Cinq longues minutes se passèrent ainsi, sans qu’aucun des busards bougeât.

Le naturel emporté de Holt ne put tenir de se manifester :

« Damnés busards ! s’écria-t-il, ils vont nous tenir là jusqu’au coucher du soleil. Nous ne pouvons pas attendre ainsi leur bon plaisir. J’espère que vous… »

La phrase du squatter fut interrompue par le hennissement d’un cheval qui approchait de la clairière. Au même instant, les oiseaux sortirent de leur léthargie. Quelques-uns parurent se disposer à prendre leur vol. Le terrible moment était venu.

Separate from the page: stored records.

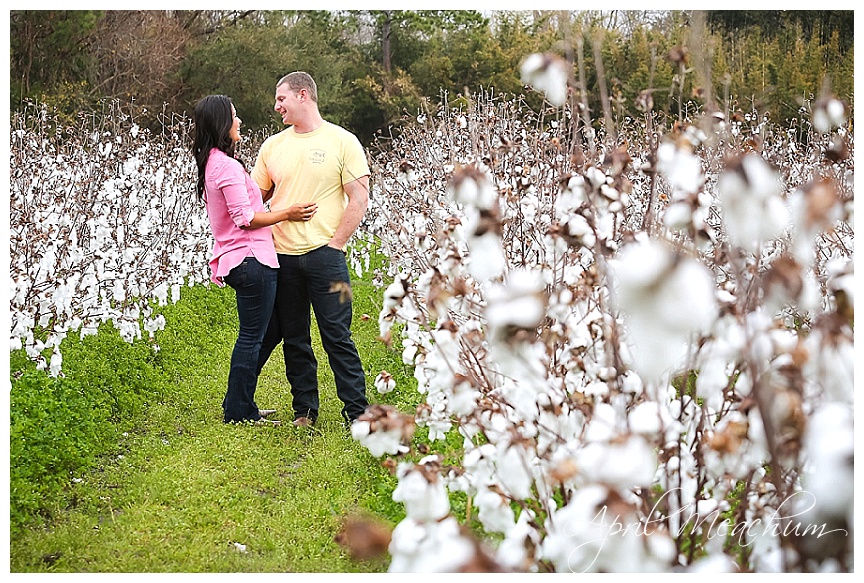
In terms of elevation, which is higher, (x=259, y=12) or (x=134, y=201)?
(x=259, y=12)

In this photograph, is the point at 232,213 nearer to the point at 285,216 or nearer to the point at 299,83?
the point at 285,216

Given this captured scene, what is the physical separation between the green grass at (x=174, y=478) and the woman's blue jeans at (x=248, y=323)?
0.53ft

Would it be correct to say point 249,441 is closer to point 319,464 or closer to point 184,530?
point 319,464

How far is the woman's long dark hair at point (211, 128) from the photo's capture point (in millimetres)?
4445

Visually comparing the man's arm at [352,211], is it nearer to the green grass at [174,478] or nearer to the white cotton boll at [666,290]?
the green grass at [174,478]

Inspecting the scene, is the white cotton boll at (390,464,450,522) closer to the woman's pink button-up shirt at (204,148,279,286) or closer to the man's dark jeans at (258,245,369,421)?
the man's dark jeans at (258,245,369,421)

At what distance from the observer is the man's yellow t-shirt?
4430 mm

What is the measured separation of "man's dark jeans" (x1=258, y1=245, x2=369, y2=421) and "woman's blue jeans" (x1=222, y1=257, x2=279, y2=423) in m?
0.15

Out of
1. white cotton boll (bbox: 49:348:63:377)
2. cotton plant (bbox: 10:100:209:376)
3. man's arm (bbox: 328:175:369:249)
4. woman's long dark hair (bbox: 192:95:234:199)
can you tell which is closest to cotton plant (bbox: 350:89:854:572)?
man's arm (bbox: 328:175:369:249)

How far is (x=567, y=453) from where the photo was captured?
208cm

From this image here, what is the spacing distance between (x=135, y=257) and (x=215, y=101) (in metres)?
2.24

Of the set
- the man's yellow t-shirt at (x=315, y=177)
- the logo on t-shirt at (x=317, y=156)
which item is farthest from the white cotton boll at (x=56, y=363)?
the logo on t-shirt at (x=317, y=156)
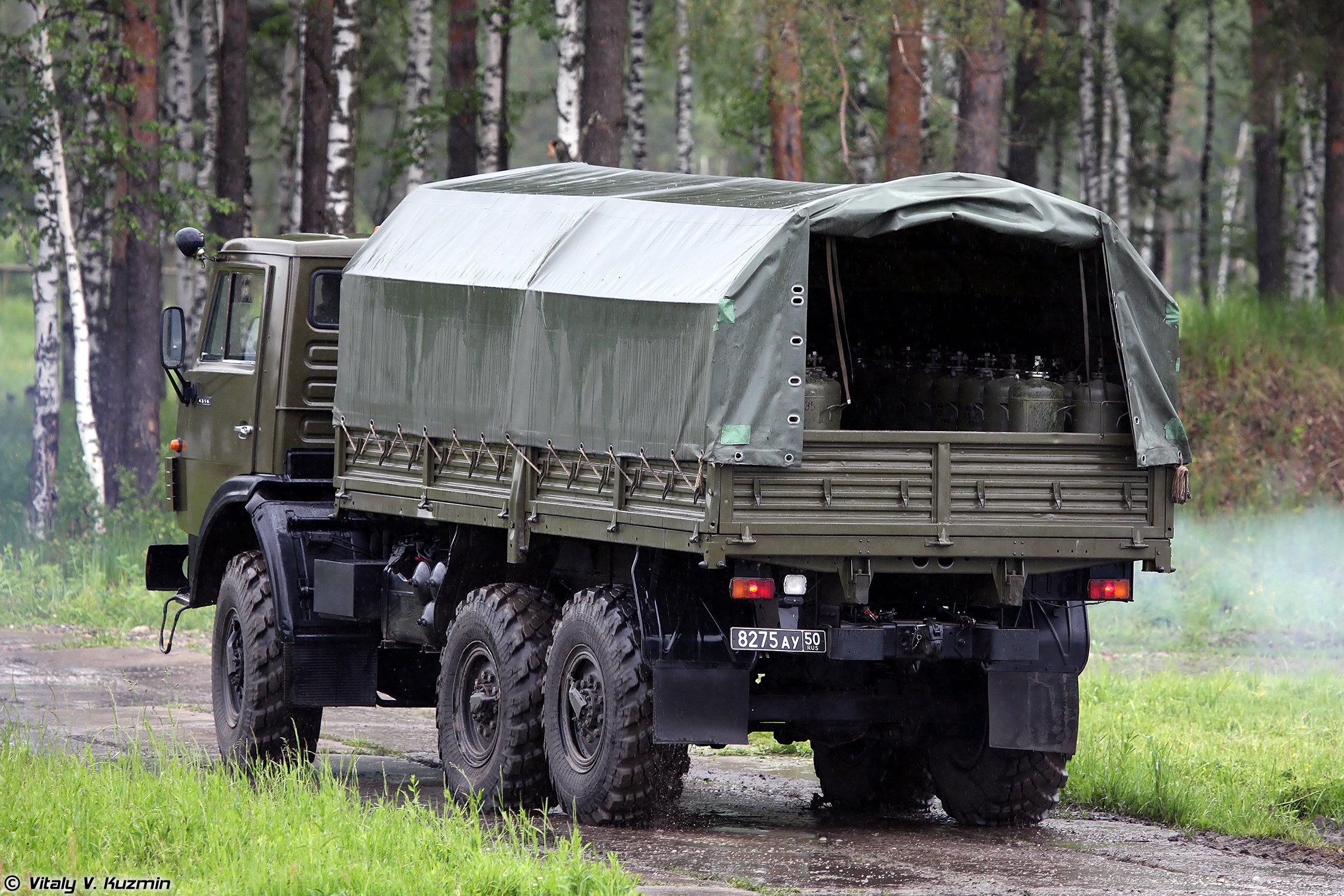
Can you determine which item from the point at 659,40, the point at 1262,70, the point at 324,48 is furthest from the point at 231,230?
the point at 1262,70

Édouard Warfield épaula son rifle et regarda son adversaire. Holt levait son arme aussi, mais d’une façon presque mécanique et comme s’il hésitait à viser. Son regard montrait pour la première fois de l’irrésolution. Au lieu d’être tourné vers les busards ou vers son antagoniste, il était dirigé vers un autre point, du côté du sentier. Le capitaine, oubliant le danger, allait se retourner pour voir l’objet qui attirait l’attention de Holt dans un moment si critique, lorsqu’il entendit un cri d’effroi, d’une intonation féminine. Un cheval avait foncé sur la barrière, qui s’était ouverte sous le choc, et il vit apparaître la jeune fille qu’il avait sauvée du cougar dans la forêt.

Le capitaine n’était pas encore revenu de sa surprise, que la jeune fille se jetait à bas de son cheval, courait dans les bras de Holt et s’écriait en embrassant le squatter :

« Père, cher père, qu’a-t-il fait ? grâce pour lui.